Chirped-pulse Fourier-transform millimeter-wave rotational spectroscopy of furan in its v10 and v13 excited vibrational states

Furan, a prototypical heteroaromatic cyclic ether, is an important molecule that has garnered attention from a wide range of fields, from food and health research to combustion and atmospheric chemistry. Chirped-pulse Fourier-transform rotational spectroscopy of jet-cooled furan in the W-band across three narrow regions 79.3-79.45 GHz, 88.6-88.8 GHz, and 97.95-98.15 GHz is reported here. A pyrolysis nozzle was used to efficiently populate vibrationally excited states of low-frequency modes. Apart from the v = 0 state, vibrationally excited v = 1 states of modes v₁₁, v₁₄, v₁₀, and v₁₃ were observed. Furan is a planar molecule and these observed excited state modes correspond to out-of-plane vibrations.
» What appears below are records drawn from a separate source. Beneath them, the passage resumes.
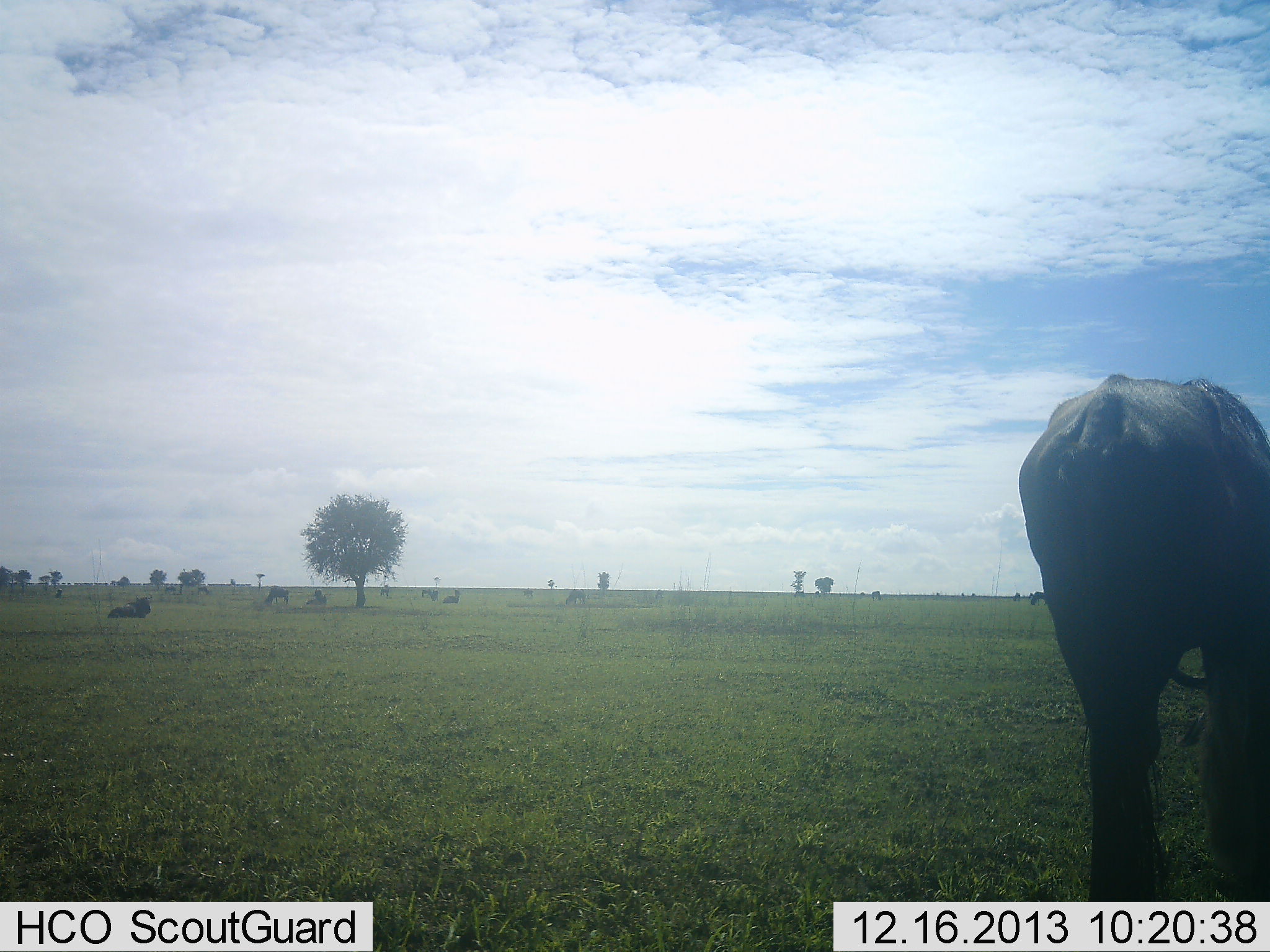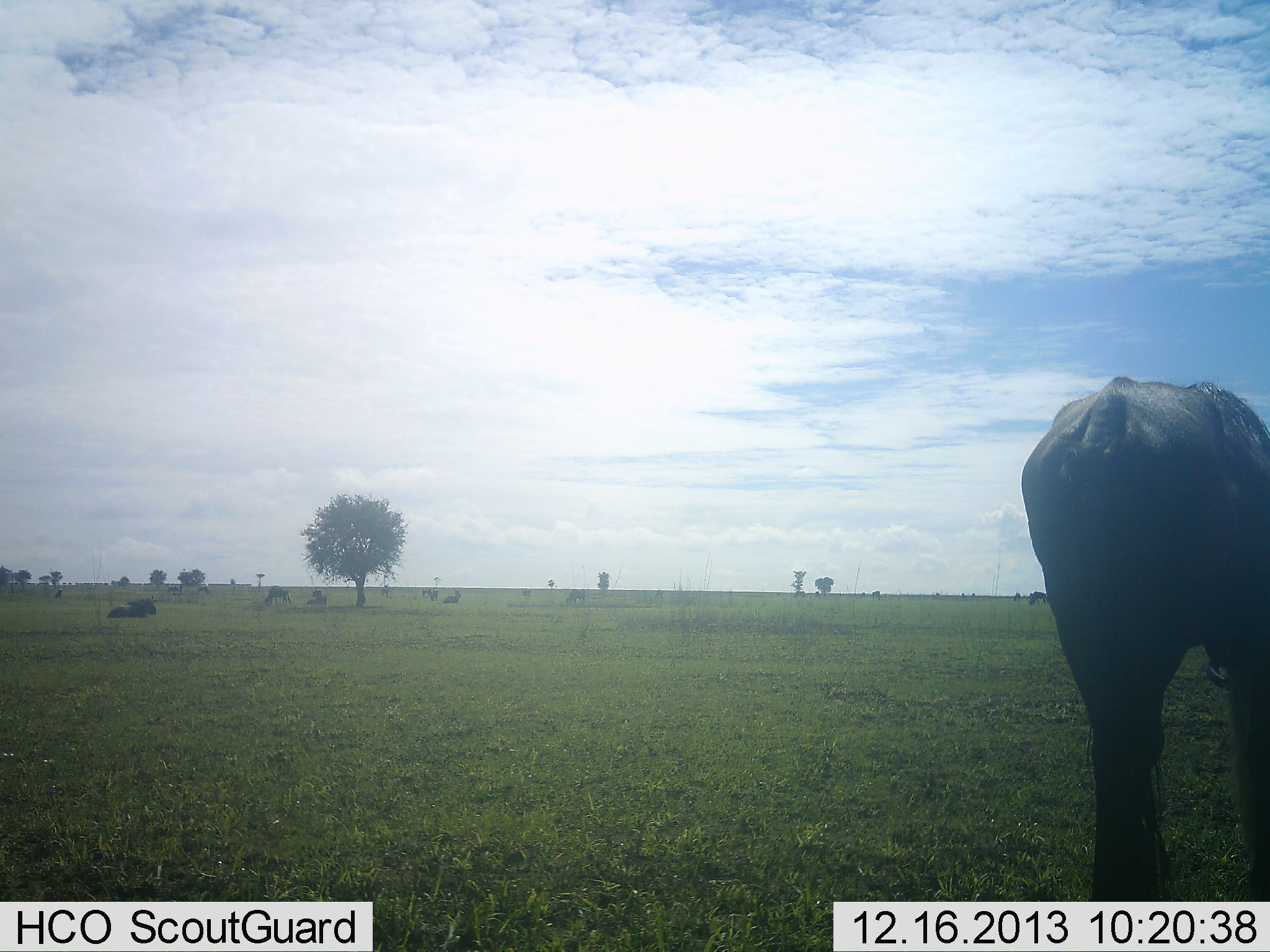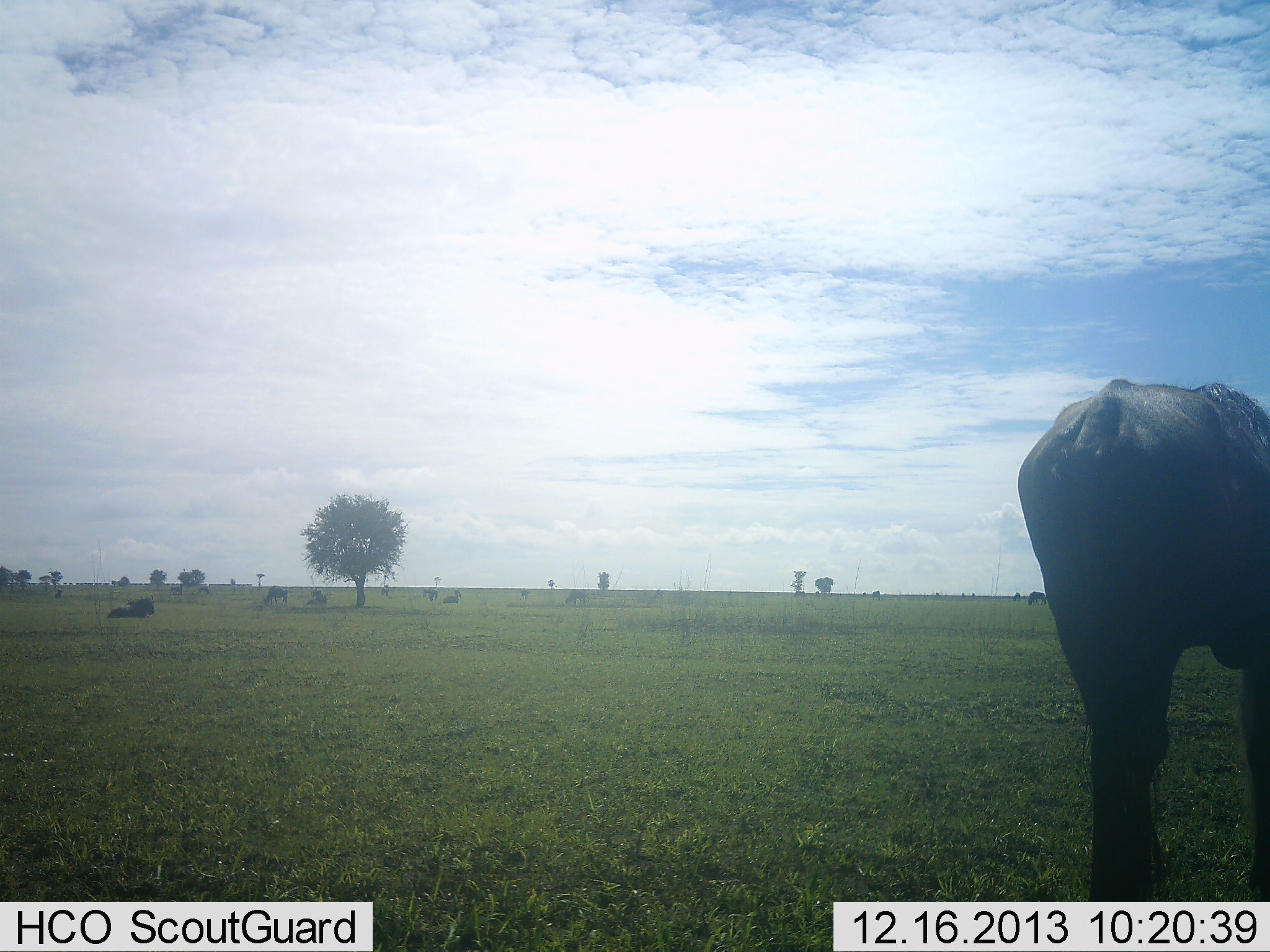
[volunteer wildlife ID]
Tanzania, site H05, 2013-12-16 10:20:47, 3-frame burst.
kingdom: Animalia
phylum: Chordata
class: Mammalia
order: Artiodactyla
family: Bovidae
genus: Connochaetes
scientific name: Connochaetes taurinus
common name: blue wildebeest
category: wildebeest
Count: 8.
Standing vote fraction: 30%.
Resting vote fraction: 50%.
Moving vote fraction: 10%.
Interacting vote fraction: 0%.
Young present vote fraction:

The v = 0 state and the vibrationally excited v₁₁ and v₁₄ were previously recorded and fit by Barnum et al (T. J. Barnum, K. L. K. Lee, B. A. McGuire, ACS Earth Space Chem. 5 (2021), 2986-2994). Rotational transitions in the J"=5 to 9 rotational states were fit for the previously undetected v₁₀ mode and experimental linelists for v = 1 states of modes v₁₀ and v₁₃ are provided, both of which are out-of-plane CH bending modes. Inertial defect was shown to be a useful quantity to extract structural information of vibrational modes of planar asymmetric tops. These rotational fits will assist astronomical searches for furan and its vibrational states.